■ EXTRACT TO READ ■
= = = = =

8                     In the circumstances set out above the applicant cannot succeed on her review under Pt 8 of the Migration Act 1958 (Cth) because the material before the RRT did not sustain a case that any fear of persecution held by the applicant for a Convention reason was well founded.  In substance, the applicant had not given evidence of events which suggested that she had been or would be mistreated for a Convention reason.  Accordingly, the applicant’s claim failed to meet the requirement, at the objective level, of a well founded fear of persecution for a Convention reason.

9                     In so far as the applicant’s claim relied on a generalised fear as a Tamil in Sri Lanka from Jaffna or whose children had been associated with the LTTE in the mind of the authorities, the RRT found that fear of persecution on those grounds was not well founded.  In so finding the RRT gave reasons for its conclusions which related basically to the fact that there was no relevant history of any mistreatment of any kind against the applicant by reason of those matters and, therefore, there was no basis upon which the RRT could find that any such fear of what might happen to her on her return was well founded.

= = = = =

■ RECORDS FOR THE TASK ■
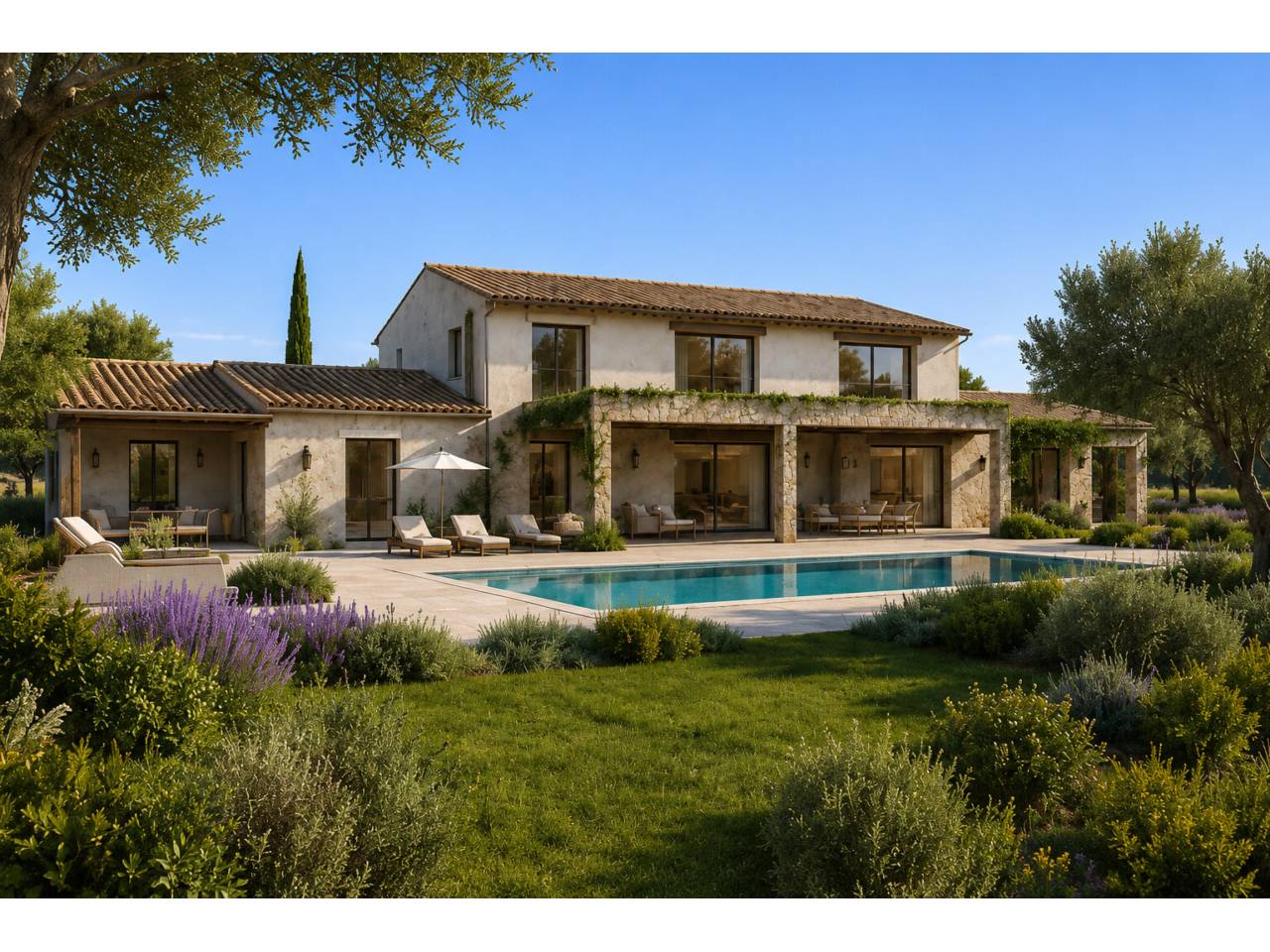 solar en montuiri · montuiri 380000.00€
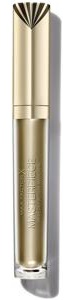 Max Factor Masterpiece Mascara Rich Black 45 ml produkt bild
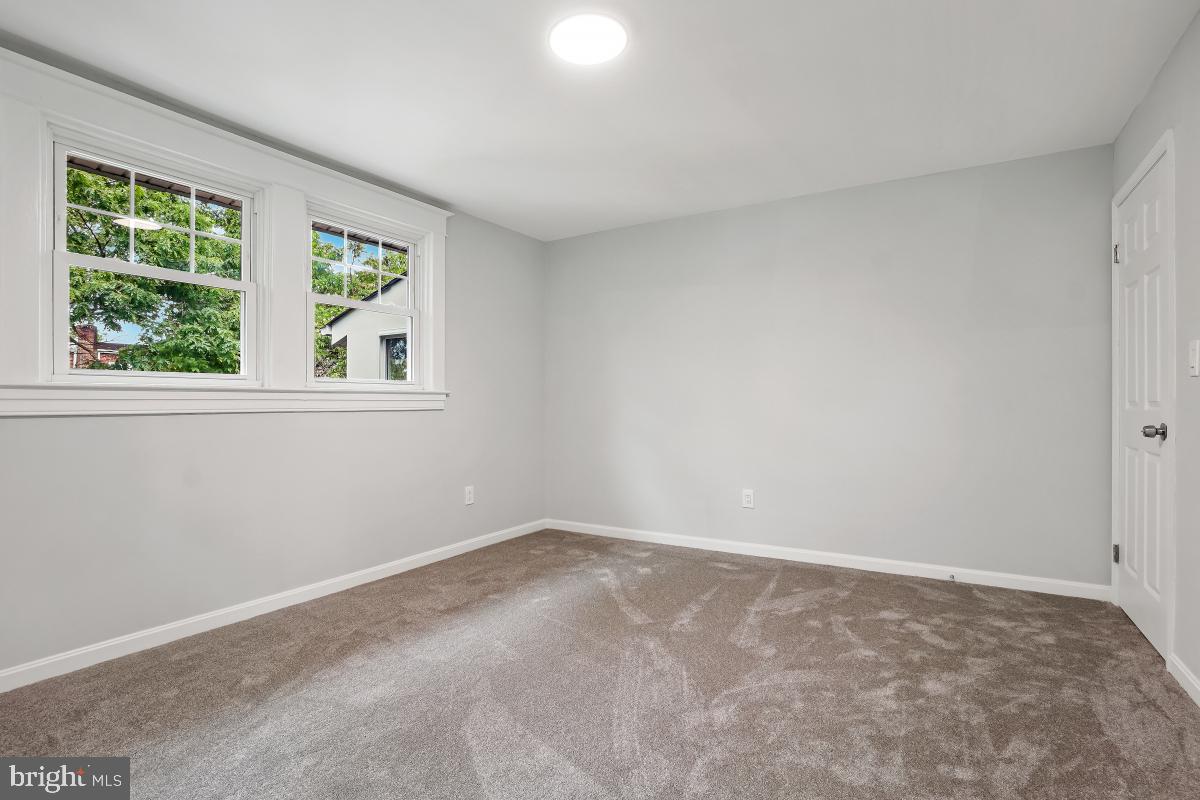 WESTGATE - Residential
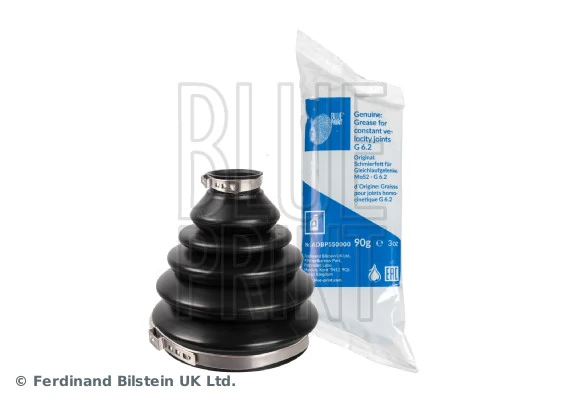 Ansamblu burduf articulatie planetara
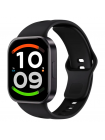 Смарт-часы Xiaomi Redmi Watch 6 Active Black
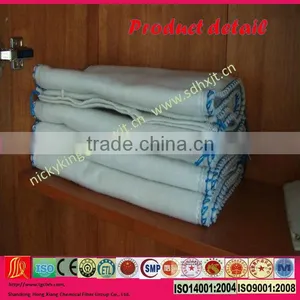 Ecology Non Woven Bag thumbnail-1
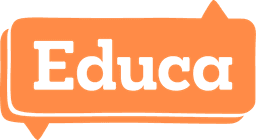 Educa logo
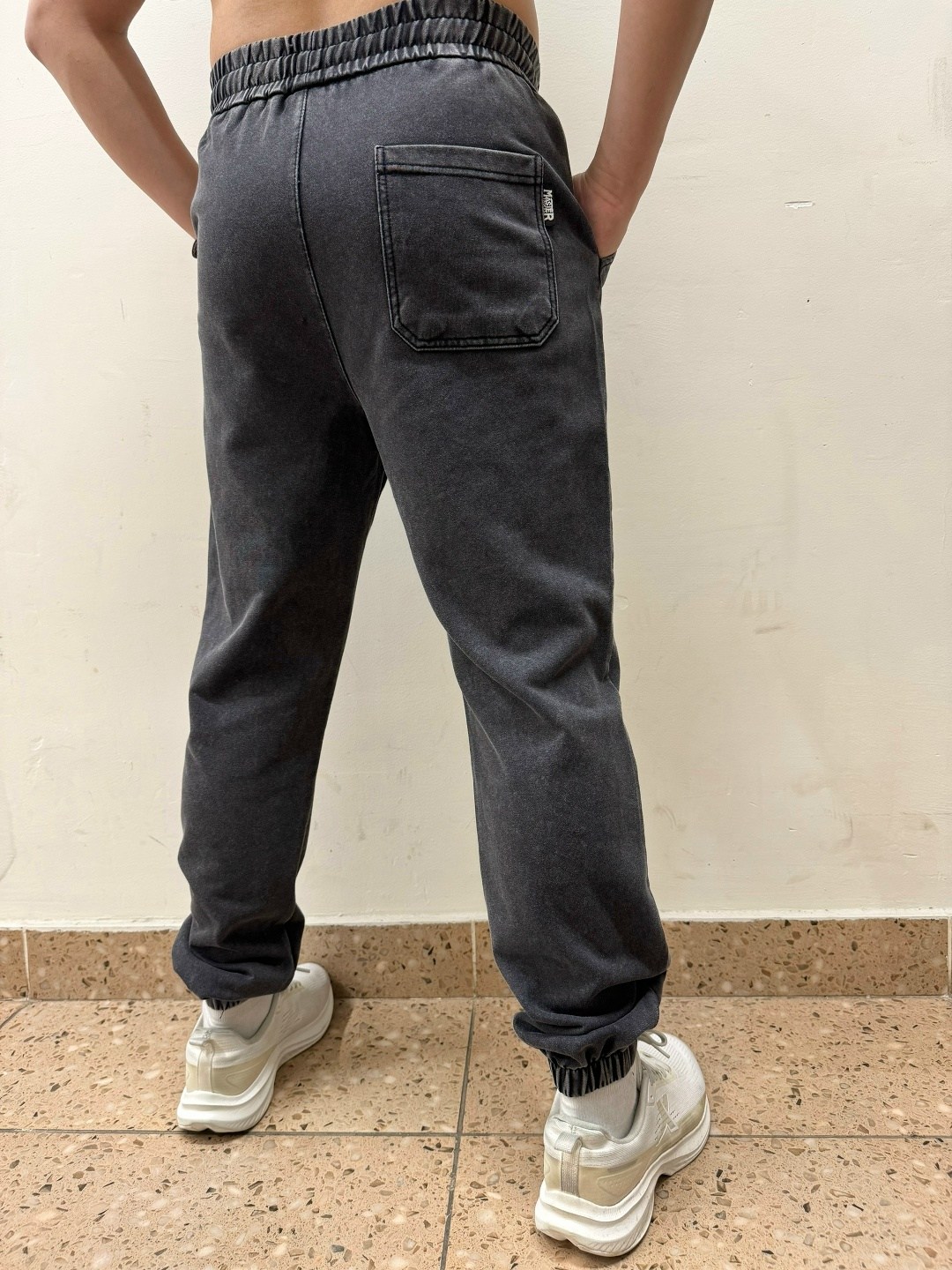 мужские спортивные штаны,брюки джоггеры мужские,джоггеры брюки,мужские спортивные брюки,мужские штаны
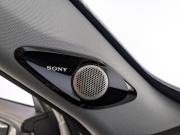 Chery Tiggo 8 Pro Max I Москва  - изображение 59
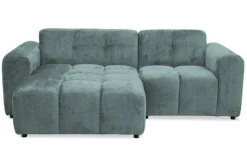 Online Loungebank  Alvarez Elementen Banken|Loungebanken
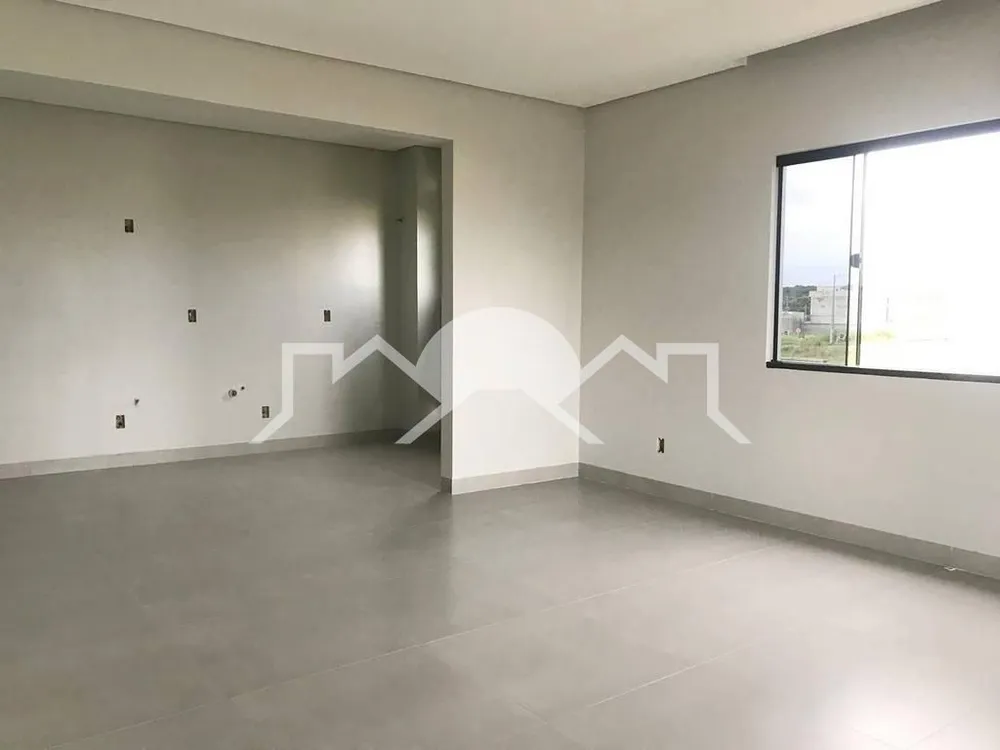 Apartamento, 2 quartos, 87 m² - Foto 1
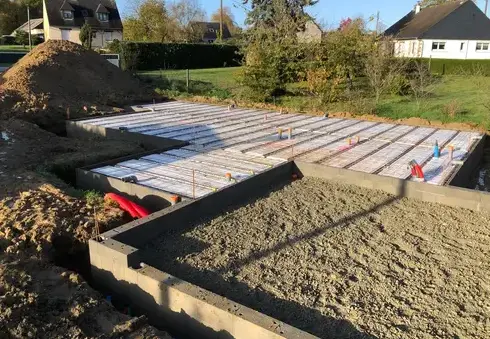 dallage béton terrasse Gosné-5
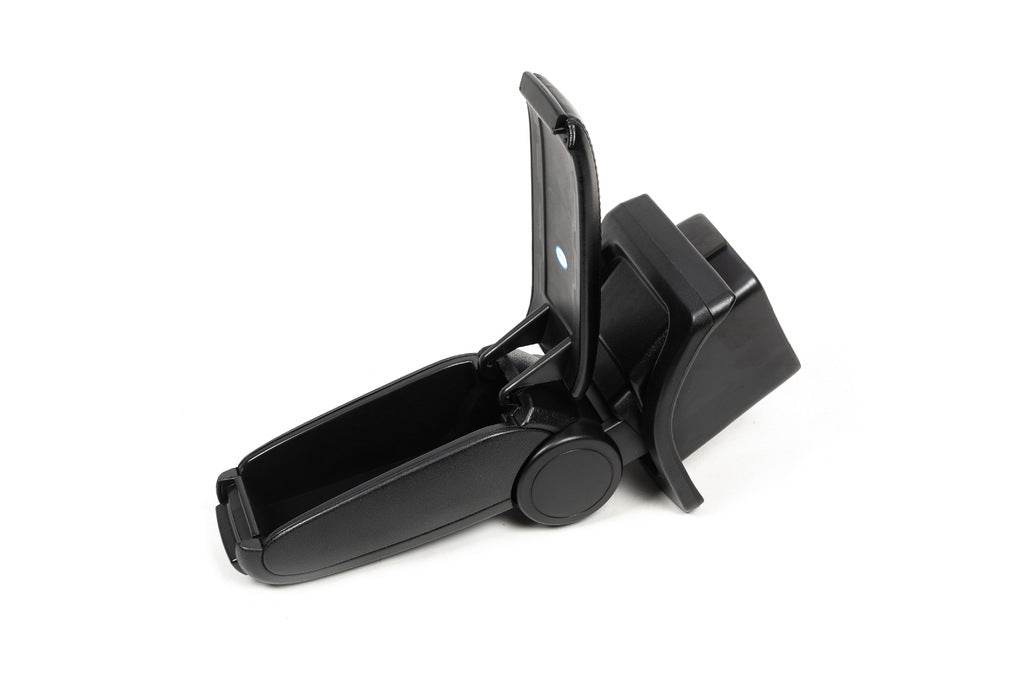 Arm for Ford Focus II 2008-2011 - Reelken Auto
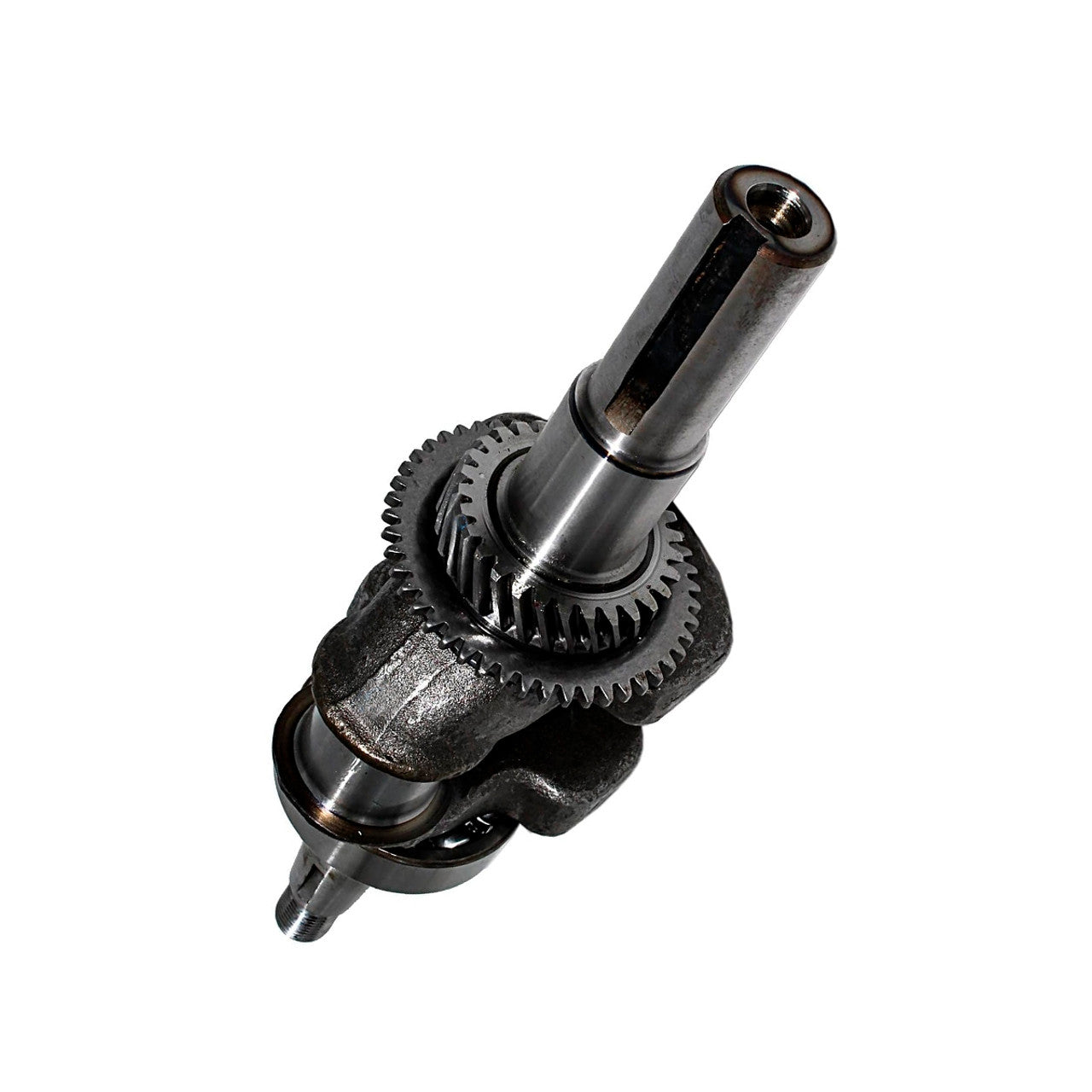 VIPER GX270 CRANKSHAFT FASTLINE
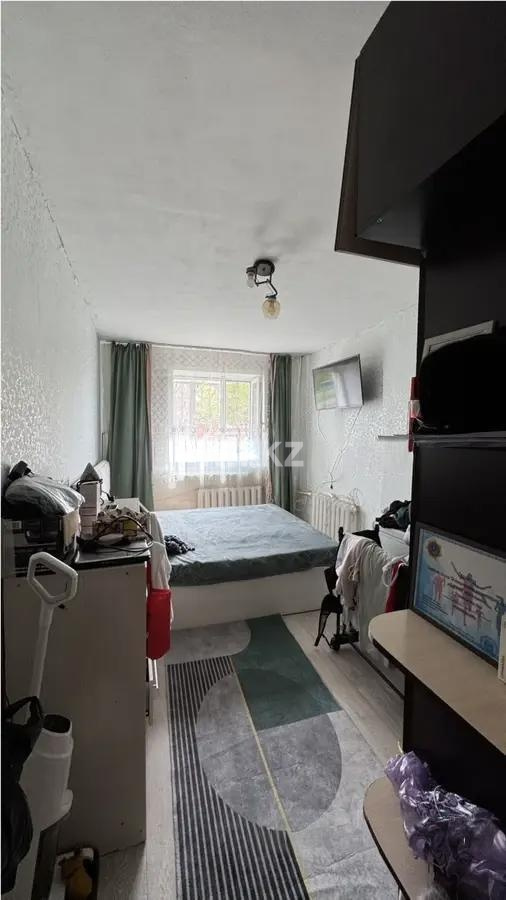 Продажа 2-комнатной квартиры, 54 м² в Караганде - фото 2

= = = = =

■ REQUIRED TASKS ■
A - Answer these from the migration review passage:
(i) Under what part of which Act was the applicant's review brought?
(ii) What did the RRT find about the fear of persecution held as a Tamil from Jaffna or whose children had been associated with the LTTE?
(iii) To what fact did the RRT's reasons basically relate?
B - Quote the entries from the first one through the line containing "мужские спортивные штаны,брюки", inclusive, omitting the picture markers.
The migration review passage and the entries have no connection to each other.

■ ANSWERS PROVIDED ■
A -
(i) Pt 8 of the Migration Act 1958 (Cth).
(ii) It found that fear of persecution on those grounds was not well founded.
(iii) There was no relevant history of any mistreatment of any kind against the applicant by reason of those matters.

B -
 solar en montuiri · montuiri 380000.00€
 Max Factor Masterpiece Mascara Rich Black 45 ml produkt bild
 WESTGATE - Residential
 Ansamblu burduf articulatie planetara
 Смарт-часы Xiaomi Redmi Watch 6 Active Black
 Ecology Non Woven Bag thumbnail-1
 Educa logo
 мужские спортивные штаны,брюки джоггеры мужские,джоггеры брюки,мужские спортивные брюки,мужские штаны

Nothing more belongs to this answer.